[Tutor] ignoring diacritical signs

Mon Dec 2 21:08:49 CET 2013

On Mon, 12/2/13, Steven D'Aprano <steve at pearwood.info> wrote:

 Subject: Re: [Tutor] ignoring diacritical signs
 To: tutor at python.org
 Date: Monday, December 2, 2013, 4:53 PM

 On Mon, Dec 02, 2013 at 06:11:04AM
 -0800, Albert-Jan Roskam wrote:
 > Hi,
 > 
 > I created the code below because I want to compare two
 fields while 
 > ignoring the diacritical signs.

 Why would you want to do that? That's like comparing two
 fields while 
 ignoring the difference between "e" and "i", or "s" and "z",
 or "c" and 
 "k". Or indeed between "s", "z", "c" and "k".

 *only half joking*

====> ;-) Unaccented characters that really should be accented are a fact of life. We often need to merge datasets and if one of them comes from a system that dates back to the Pleistocene... well...

 I think the right way to ignore diacritics and other
 combining marks is 
 with a function like this:

 import unicodedata

 def strip_marks(s):
     decomposed = unicodedata.normalize('NFD', s)
     base_chars = [c for c in decomposed if not
 unicodedata.combining(c)]
     return ''.join(base_chars)

 Example:

 py> strip_marks("I will coöperate with Müller's
 résumé mañana.")
 "I will cooperate with Muller's resume manana."
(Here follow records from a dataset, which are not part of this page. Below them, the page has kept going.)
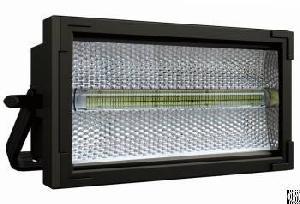 aura rgb dmx led strobe light
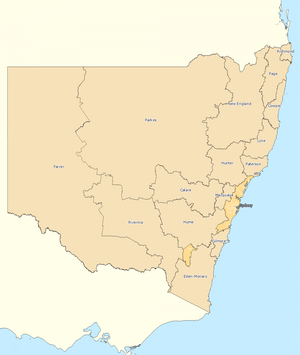 Rest of New South Wales divisions overview 2010
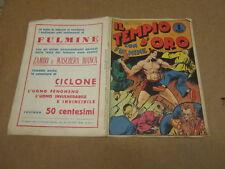 IL TEMPIO D'ORO CON FULMINE DISEGNI DI C.COSSIO ANASTATICA DEL 1975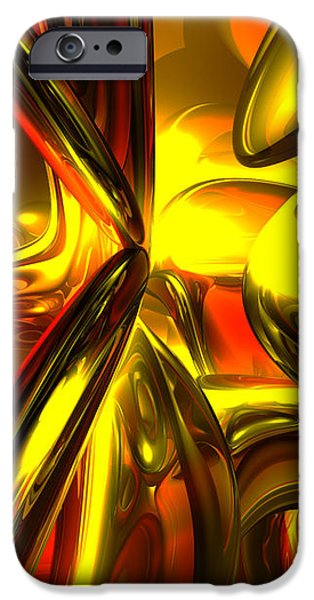 Bittersweet Abstract iPhone Case by Alexander Butler
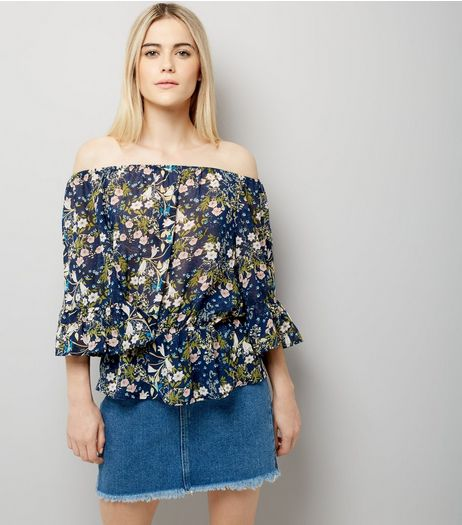 Blue Vanilla Navy Floral Print Bardot Neck Top | New Look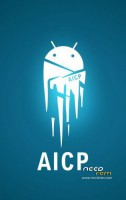 AICP 10 [5.1.1][UNOFFICIAL]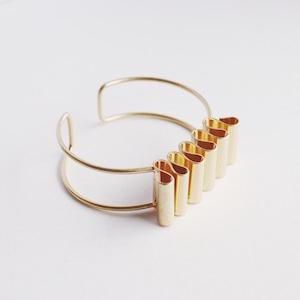 BRACELET    【通常商品】 NAMI NAMI BANGLE (GOLD)    1 BRACELET    GOLD    FBA082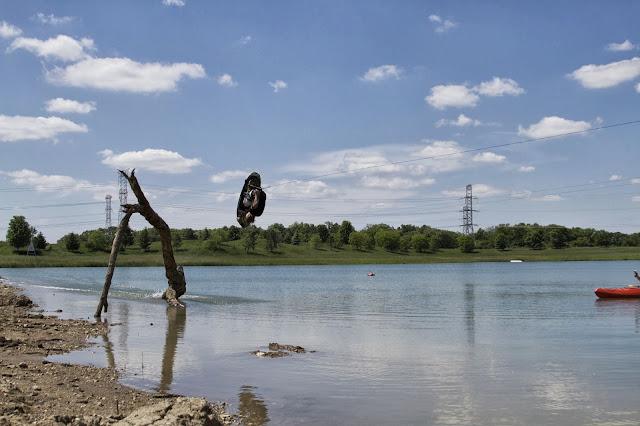 Aacadia tree jump for Polaroid Action Cams shot by Ryan Castre. - _MG_1369.jpg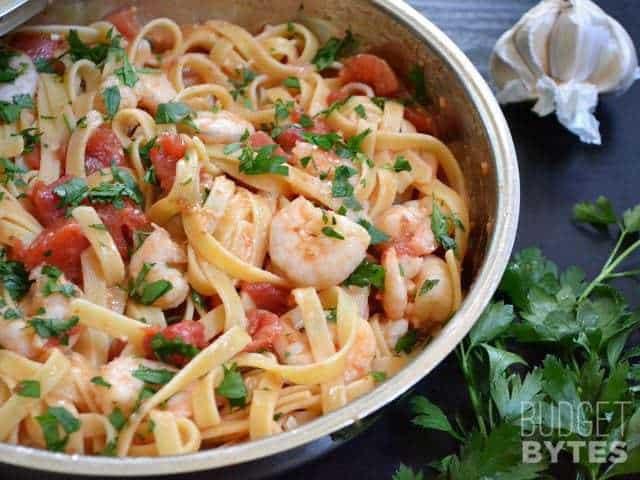 Shrimp Tomato Pasta  Spicy Shrimp Tomato Pasta Bud Bytes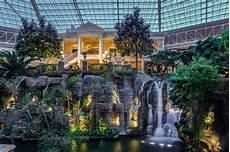 book gaylord opryland resort convention center nashville tennessee hotels com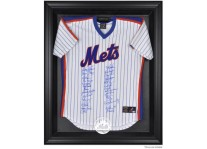 New York Mets Jersey Display Case Cabinet Style
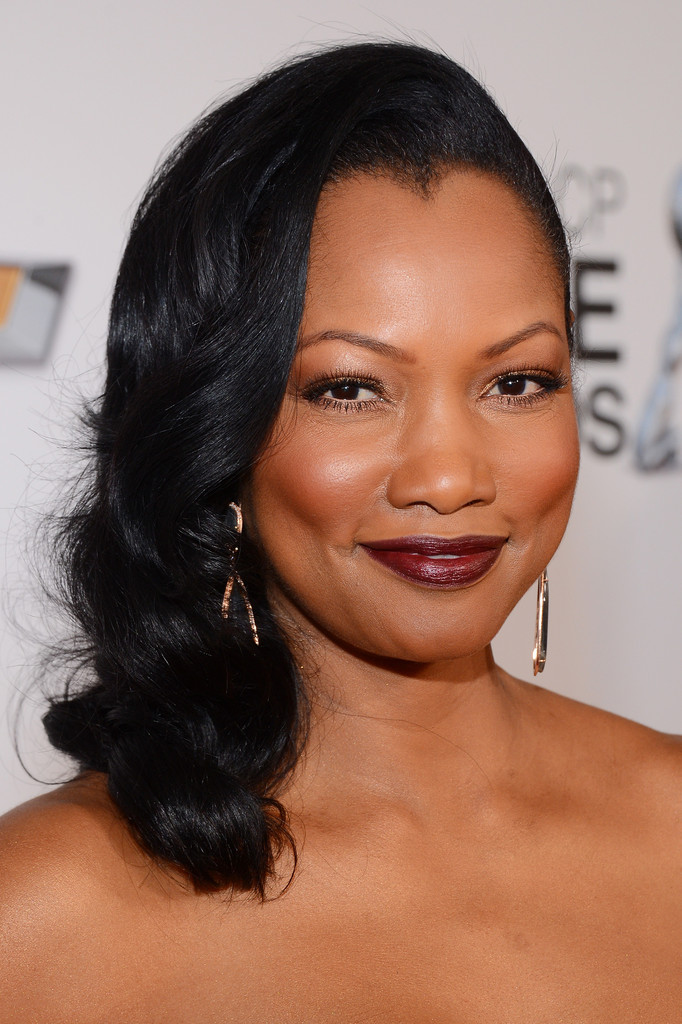 NAACP-44th-Image-Awards-Garcelle-Beauvais-2 (2)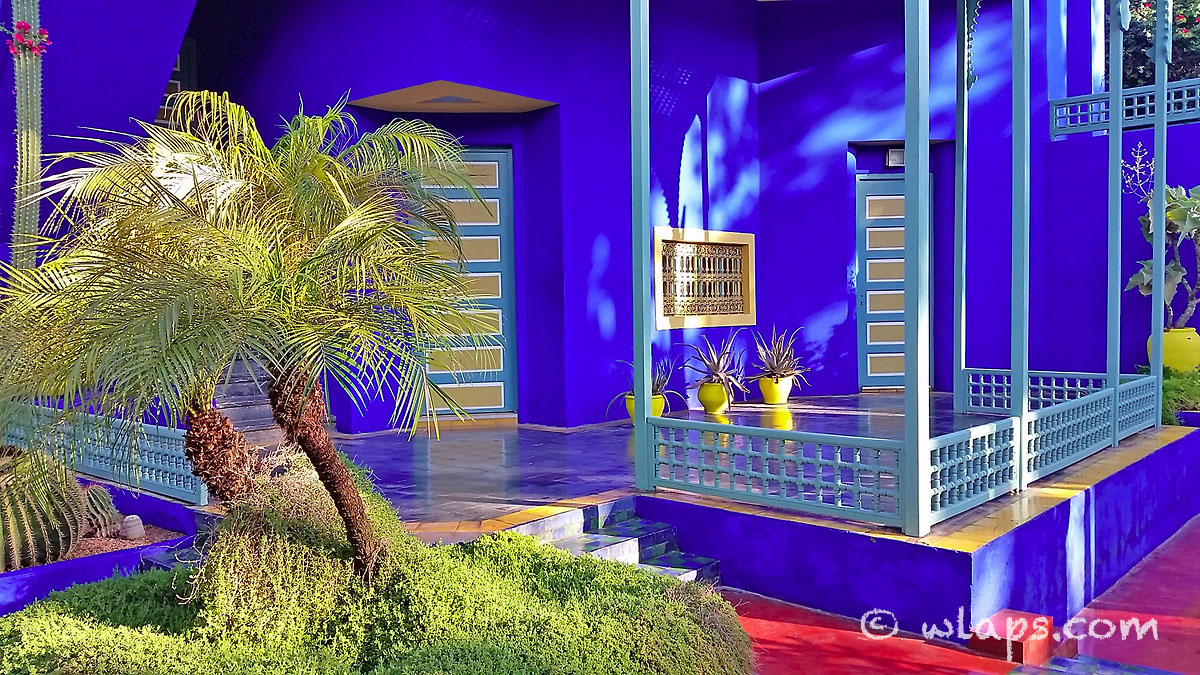 image gallery jardin majorelle. Black Bedroom Furniture Sets. Home Design Ideas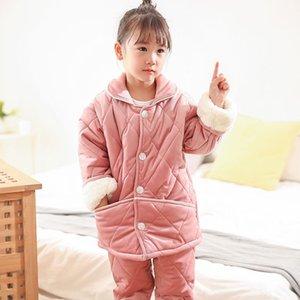 HXS0 Aile Noel Eşleştirme Pijama Eşleştirme Rahat 2020 Noel Yetişkin Çocuklar Bebek Kıyafeti Pijama Romper Merry Christmas Aile Set OU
====> woaaah, very different approach compared to mine. Nice! I have to read up on unicodedata. I have used it a few times (e.g. where the re module is not enough), but many of the abbreviations are still a mystery to me. This seems a good start: http://www.unicode.org/reports/tr44/tr44-6.html

 Beware: stripping accents may completely change the meaning
 of the word 
 in many languages! Even in English, stripping the accents
 from "résumé" 
 makes the word ambiguous (do you mean a CV, or the verb to
 start 
 something again?). In other languages, stripping accents may
 completely 
 change the word, or even turn it into nonsense.

 For example, I understand that in Danish, å is not the
 letter a with a 
 circle accent on it, but a distinct letter of the alphabet
 which should 
 not be touched. And I haven't even considered non-Western
 European 
 languages, like Greek, Polish, Russian, Arabic, Hebrew...

=====> Similarly, ñ is a letter in Spanish and Tagalog. So they have (at least?) 27 letters in their alphabet.

 Another issue: depending on the language, it may be better
 to replace 
 certain accents with letter combinations. For example, a
 German might 
 prefer to see Müller transformed to Mueller. (Although Herr
 Müller 
 probably won't, as people tend to be very sensitive about
 their names.)

=====> Strangely, the nazi Goebbels is never referred to as "Göbbels".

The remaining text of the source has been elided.